David A. West, a distinguished biologist for many years at Virginia Tech, has written a fascinating biography of nineteenth-century German naturalist Fritz Müller (1822–1897). Although he is best known for his work on mimicry in butterflies, Müller deserves further study because his studies of Brazil's flora and fauna provided further evidence for Charles Darwin's theory of evolution by natural selection. Müller kept a steady correspondence with Darwin from 1865 until his death in 1882, in addition to corresponding with many other scientists in Europe and the United States. A traveling naturalist, he also studied plants and animals surrounding his home in Santa Catarina, Brazil. Müller recorded his observations in letters to his many contacts, reports to the archives of the National Museum in Rio de Janeiro, and publications in European scientific journals.

In 2003, West published an English-language biography of Müller using the naturalist's letters, writings, and scholarly publications to highlight current scientific issues.

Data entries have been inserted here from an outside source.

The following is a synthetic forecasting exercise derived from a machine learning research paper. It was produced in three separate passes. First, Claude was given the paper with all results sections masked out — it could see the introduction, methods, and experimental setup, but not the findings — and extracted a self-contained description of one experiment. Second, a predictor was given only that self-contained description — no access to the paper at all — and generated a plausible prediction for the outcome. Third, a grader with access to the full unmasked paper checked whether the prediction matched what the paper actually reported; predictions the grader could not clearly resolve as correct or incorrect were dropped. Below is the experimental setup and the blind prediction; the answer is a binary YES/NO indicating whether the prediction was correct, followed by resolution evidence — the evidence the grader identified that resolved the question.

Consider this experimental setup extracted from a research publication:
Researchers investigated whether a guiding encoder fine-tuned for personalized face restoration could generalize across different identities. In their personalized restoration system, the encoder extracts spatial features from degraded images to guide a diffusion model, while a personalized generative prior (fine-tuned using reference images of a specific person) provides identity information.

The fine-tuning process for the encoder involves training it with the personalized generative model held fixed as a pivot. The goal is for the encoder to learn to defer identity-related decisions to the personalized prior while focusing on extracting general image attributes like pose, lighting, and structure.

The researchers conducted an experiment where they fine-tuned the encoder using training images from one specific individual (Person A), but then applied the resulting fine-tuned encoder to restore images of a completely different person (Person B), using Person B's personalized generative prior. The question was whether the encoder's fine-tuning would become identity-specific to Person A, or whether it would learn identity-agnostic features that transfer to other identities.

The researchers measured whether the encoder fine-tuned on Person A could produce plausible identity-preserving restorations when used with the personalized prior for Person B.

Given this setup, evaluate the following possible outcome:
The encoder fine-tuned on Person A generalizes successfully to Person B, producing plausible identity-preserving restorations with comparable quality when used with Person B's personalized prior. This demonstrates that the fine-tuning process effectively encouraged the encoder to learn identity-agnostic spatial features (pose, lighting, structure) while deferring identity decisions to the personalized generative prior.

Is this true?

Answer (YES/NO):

An invitation to an international colloquium in 2004 on the history of Darwinism in the Atlantic World led West to expand his biographical research on Müller by going into Brazilian archives and libraries. This new biography widens the scope of the first book, focusing on Müller's correspondence with Darwin and emphasizing their unique relationship. Indeed, this biography of a scientist central to shaping the development of evolution during the nineteenth century reflects an impressive amount of research in [End Page 426] multiple languages that draws on archival records from Germany, Brazil, England, and the United States.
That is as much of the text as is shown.